● **Task inputs**
= = =

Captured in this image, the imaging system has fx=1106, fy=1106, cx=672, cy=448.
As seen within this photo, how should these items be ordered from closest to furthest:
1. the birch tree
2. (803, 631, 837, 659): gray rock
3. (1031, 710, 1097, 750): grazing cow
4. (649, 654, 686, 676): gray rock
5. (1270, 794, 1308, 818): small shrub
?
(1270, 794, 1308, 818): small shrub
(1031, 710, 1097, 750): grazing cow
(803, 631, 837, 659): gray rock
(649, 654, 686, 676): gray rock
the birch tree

= = =

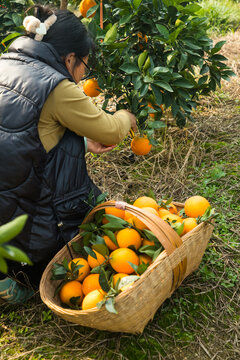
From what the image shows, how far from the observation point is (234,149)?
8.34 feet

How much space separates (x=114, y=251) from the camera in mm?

= = =

● **What you are asked to do**
Render the stretch of the records from the line containing "Captured in this" through the line containing "3. (1031, 710, 1097, 750): grazing cow" as a Markdown table. Use the columns Row and Text, with one numbered row per line and no blank lines.

● **Complete answer**
| Row | Text |
|---|---|
| 1 | Captured in this image, the imaging system has fx=1106, fy=1106, cx=672, cy=448. |
| 2 | As seen within this photo, how should these items be ordered from closest to furthest: |
| 3 | 1. the birch tree |
| 4 | 2. (803, 631, 837, 659): gray rock |
| 5 | 3. (1031, 710, 1097, 750): grazing cow |